- Born: Glenn Hema Inwood 1968 (age 57–58)
- Citizenship: New Zealander
- Education: University of Canterbury
- Occupations: Journalist, Businessman, Lobbyist & Public relations advisor

= Glenn Inwood =

New Zealand political operative (born 1968)

Glenn Inwood is a New Zealand right-wing political operative and public relations advisor. Inwood was the founder of the now-defunct Wellington-based Omeka Public Relations company. His duties with Omeka included acting as the speaker for the Institute of Cetacean Research, a Japanese organisation that lobbies on behalf of the Japanese whaling industry. The controversial nature of his role led him to be dubbed "Ginza Glen" by anti-whaling activists. Inwood also operates Wellington based media company Spin It Wide which distributes press releases from Imperial Tobacco. In 2021 Inwood established the far-right pseudo-news outlet and political organising operation Resistance Kiwi, which operates on Twitter, Telegram, and previously, on a now-defunct website. Inwood is also the founder of Better Wellington a conspiracy-aligned rightwing political campaign group aimed at influencing local politics in Wellington.

==Early life and journalism==
Born in 1968, Inwood is of Māori descent and affiliates with Ngāti Kahungunu and Ngāi Tūhoe iwi. Inwood was raised by a Pākehā family in New Zealand. He studied Māori language and law at university and subsequently worked as a journalist. Inwood has been a writer and editor for newspapers including Christchurch Star, The Press in Christchurch and the Evening Post in Wellington. He also produced Radio New Zealand's flagship programme Morning Report. Inwood joined the Te Ohu Kai Moana (the Treaty of Waitangi Fisheries Commission) as communications manager in 1999.

In 2000 he won an award from the Public Relations Institute of New Zealand for "Stop The Wall", a campaign on behalf of Waterfront Watch, Wellington.

==Press secretary tenure and resignation==
Inwood worked as a press secretary for Lianne Dalziel, Immigration Minister in the New Zealand Labour Party government. He also worked simultaneously for Morris Communications on the account of the Treaty of Waitangi Fisheries Commission. In November 2000, the commission hosted the 3rd Annual General Assembly of the World Council of Whalers in Nelson. After Inwood's dual role as a ministerial press adviser and speaker at a pro-whaling conference was raised in parliament, Prime Minister Helen Clark found his "connections with whaling distasteful" and directed Inwood not to attend. On 28 September 2000 Inwood resigned his position as Dalziel's press adviser.

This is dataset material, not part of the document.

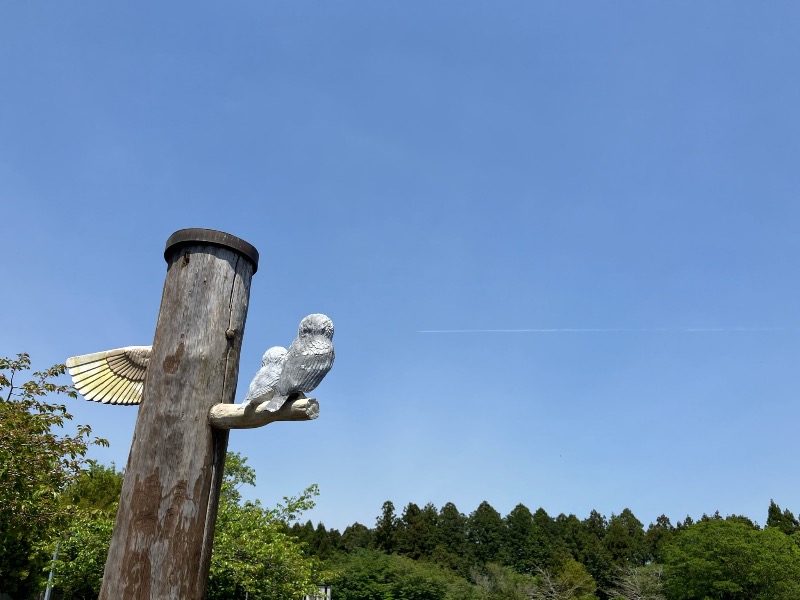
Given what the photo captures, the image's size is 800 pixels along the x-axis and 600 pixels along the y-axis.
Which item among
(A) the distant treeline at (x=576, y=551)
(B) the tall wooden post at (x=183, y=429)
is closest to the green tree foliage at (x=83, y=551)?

==Working for the whalers==
Inwood left the Fisheries Commission in 2003 to run his own public relations company, Omeka Public Relations. In March 2003, Inwood organised a tour of Australasia by the former secretary of the International Whaling Commission, Dr. Ray Gambell, who was urging an end to the moratorium on commercial whaling. The tour was sponsored by the World Council of Whalers. Inwood works as a PR consultant to the Treaty of Waitangi Fisheries Commission and the Institute of Cetacean Research.

Inwood also works for Te Ohu Kaimoana, "the sole voting shareholder in Aotearoa Fisheries, which owns a 50 per cent shareholding in Sealord. The other half-share in Sealord is owned by the Japanese company, Nissui.

Inwood's firm, Omeka, also works for Imperial Tobacco New Zealand, Japan Fisheries Agency, Japan Whaling Association, Species Management Specialists, and the World Council of Whalers.

Inwood is cited as the author in the Portable Document Format properties of a document that iterates alleged actions by the Sea Shepherd Conservation Society against whaling entities internationally.

===Spy flights===
Inwood, along with another man, chartered several flights out of Albany and Hobart in December 2009 and January 2010. The spy flights were paid for by Omeka Public Relations and attempted to locate the vessels of whaling protesters. Early reports indicated that Inwood posed as a government employee monitoring the ships for search and rescue purposes. While the spy flights were condemned by Australian Prime Minister Julia Gillard and Greg Hunt, charges have not been filed. The incident led to the introduction by Rachel Siewert of a parliamentary bill to ban Japanese whalers from using Australian planes to spy on protesters.